Binary cross entropy loss — nn_bce

Creates a criterion that measures the Binary Cross Entropy between the target and the output:

Usage

nn_bce_loss(weight = NULL, reduction = "mean")

Arguments

weight: (Tensor, optional): a manual rescaling weight given to the loss of each batch element. If given, has to be a Tensor of size nbatch.
reduction: (string, optional): Specifies the reduction to apply to the output: 'none' | 'mean' | 'sum'. 'none': no reduction will be applied, 'mean': the sum of the output will be divided by the number of elements in the output, 'sum': the output will be summed.

Details

The unreduced (i.e. with reduction set to 'none') loss can be described as: $ℓ (x, y) = L = {l_{1}, \dots, l_{N}}^{⊤}, l_{n} = - w_{n} [y_{n} \cdot \log x_{n} + (1 - y_{n}) \cdot \log (1 - x_{n})]$ where $N$ is the batch size. If reduction is not 'none' (default 'mean'), then

$ℓ (x, y) = {\begin{cases} mean (L), & if reduction ='mean'; \\ sum (L), & if reduction ='sum'. \end{cases}$

This is used for measuring the error of a reconstruction in for example an auto-encoder. Note that the targets $y$ should be numbers between 0 and 1.

Notice that if $x_{n}$ is either 0 or 1, one of the log terms would be mathematically undefined in the above loss equation. PyTorch chooses to set $\log (0) = - \infty$ , since $lim_{x \to 0} \log (x) = - \infty$ .

However, an infinite term in the loss equation is not desirable for several reasons. For one, if either $y_{n} = 0$ or $(1 - y_{n}) = 0$ , then we would be multiplying 0 with infinity. Secondly, if we have an infinite loss value, then we would also have an infinite term in our gradient, since $lim_{x \to 0} \frac{d}{d x} \log (x) = \infty$ .

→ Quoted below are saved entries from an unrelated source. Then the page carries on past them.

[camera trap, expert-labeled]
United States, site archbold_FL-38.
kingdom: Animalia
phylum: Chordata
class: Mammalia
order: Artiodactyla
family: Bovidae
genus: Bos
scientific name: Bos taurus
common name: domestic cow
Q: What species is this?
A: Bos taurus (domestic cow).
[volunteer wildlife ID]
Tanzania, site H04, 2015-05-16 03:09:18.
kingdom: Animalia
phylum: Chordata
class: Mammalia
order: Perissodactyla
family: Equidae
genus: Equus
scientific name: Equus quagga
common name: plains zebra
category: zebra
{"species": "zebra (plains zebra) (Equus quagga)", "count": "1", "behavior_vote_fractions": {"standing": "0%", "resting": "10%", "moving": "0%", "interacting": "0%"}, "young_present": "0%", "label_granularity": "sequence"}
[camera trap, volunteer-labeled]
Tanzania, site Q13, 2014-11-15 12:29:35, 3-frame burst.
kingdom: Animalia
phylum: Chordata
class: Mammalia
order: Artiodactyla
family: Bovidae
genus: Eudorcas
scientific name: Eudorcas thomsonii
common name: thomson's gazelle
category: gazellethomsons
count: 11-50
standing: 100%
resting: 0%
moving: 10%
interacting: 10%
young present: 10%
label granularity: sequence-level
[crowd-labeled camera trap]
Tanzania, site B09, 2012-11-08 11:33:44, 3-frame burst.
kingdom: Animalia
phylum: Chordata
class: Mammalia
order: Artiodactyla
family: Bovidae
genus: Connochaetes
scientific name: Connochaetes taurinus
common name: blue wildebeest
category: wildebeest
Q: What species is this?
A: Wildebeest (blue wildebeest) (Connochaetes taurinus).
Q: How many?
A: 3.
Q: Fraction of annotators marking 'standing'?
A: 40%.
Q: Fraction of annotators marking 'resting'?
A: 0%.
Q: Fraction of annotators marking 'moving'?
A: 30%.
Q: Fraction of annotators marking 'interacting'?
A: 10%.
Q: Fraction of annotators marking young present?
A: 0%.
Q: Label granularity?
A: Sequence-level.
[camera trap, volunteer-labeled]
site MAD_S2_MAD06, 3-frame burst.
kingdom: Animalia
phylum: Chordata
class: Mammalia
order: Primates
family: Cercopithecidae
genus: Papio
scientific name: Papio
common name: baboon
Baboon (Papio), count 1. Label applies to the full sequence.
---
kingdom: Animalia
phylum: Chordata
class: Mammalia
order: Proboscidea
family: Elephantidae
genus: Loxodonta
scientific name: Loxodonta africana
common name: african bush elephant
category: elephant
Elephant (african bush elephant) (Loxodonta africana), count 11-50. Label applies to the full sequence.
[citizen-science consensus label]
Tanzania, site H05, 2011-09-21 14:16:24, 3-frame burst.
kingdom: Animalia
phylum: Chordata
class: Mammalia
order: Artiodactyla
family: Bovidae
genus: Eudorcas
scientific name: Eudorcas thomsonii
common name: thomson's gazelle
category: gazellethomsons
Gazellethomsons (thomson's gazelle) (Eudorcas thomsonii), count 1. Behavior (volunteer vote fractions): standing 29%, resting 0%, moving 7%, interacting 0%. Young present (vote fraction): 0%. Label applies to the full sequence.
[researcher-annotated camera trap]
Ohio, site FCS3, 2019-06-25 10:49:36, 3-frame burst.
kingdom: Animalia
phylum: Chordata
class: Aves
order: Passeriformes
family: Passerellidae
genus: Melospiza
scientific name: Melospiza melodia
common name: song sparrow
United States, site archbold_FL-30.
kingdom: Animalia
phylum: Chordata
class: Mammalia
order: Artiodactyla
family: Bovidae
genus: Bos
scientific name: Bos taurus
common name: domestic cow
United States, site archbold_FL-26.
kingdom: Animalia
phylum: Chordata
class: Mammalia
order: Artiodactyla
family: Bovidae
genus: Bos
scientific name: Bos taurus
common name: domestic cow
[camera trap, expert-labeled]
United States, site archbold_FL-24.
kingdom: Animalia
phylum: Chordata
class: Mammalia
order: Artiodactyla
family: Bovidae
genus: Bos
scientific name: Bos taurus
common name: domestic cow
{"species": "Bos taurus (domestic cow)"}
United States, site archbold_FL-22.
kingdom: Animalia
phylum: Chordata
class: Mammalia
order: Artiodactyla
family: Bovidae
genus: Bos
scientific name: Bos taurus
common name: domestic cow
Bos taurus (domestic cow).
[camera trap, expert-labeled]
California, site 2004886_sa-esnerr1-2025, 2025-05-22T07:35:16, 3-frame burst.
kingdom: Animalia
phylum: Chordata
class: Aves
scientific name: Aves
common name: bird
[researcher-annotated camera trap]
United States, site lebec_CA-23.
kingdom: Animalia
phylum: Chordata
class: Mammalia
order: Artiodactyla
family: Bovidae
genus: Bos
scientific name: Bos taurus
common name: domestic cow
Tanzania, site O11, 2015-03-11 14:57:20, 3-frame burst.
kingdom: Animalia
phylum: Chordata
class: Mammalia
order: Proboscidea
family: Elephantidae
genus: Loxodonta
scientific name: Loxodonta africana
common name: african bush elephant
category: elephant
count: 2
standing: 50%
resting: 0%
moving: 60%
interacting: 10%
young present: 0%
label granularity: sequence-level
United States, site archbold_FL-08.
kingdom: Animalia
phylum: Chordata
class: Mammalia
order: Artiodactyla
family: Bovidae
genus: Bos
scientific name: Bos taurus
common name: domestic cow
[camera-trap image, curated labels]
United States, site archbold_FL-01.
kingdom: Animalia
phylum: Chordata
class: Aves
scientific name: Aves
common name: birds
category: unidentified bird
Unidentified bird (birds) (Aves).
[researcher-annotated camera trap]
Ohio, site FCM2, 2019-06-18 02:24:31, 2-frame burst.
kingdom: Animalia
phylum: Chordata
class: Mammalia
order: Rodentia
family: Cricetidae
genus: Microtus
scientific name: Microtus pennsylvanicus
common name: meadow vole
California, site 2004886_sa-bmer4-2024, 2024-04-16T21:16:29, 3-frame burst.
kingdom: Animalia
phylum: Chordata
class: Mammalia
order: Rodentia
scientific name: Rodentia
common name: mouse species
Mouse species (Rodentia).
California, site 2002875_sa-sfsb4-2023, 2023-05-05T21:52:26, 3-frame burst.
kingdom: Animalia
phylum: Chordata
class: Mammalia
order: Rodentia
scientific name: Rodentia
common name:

This would make BCELoss's backward method nonlinear with respect to $x_{n}$ , and using it for things like linear regression would not be straight-forward. Our solution is that BCELoss clamps its log function outputs to be greater than or equal to -100. This way, we can always have a finite loss value and a linear backward method.

Shape

Input: $(N, *)$ where $*$ means, any number of additional dimensions
Target: $(N, *)$ , same shape as the input
Output: scalar. If reduction is 'none', then $(N, *)$ , same shape as input.

Examples

if (torch_is_installed()) {
m <- nn_sigmoid()
loss <- nn_bce_loss()
input <- torch_randn(3, requires_grad = TRUE)
target <- torch_rand(3)
output <- loss(m(input), target)
output$backward()
}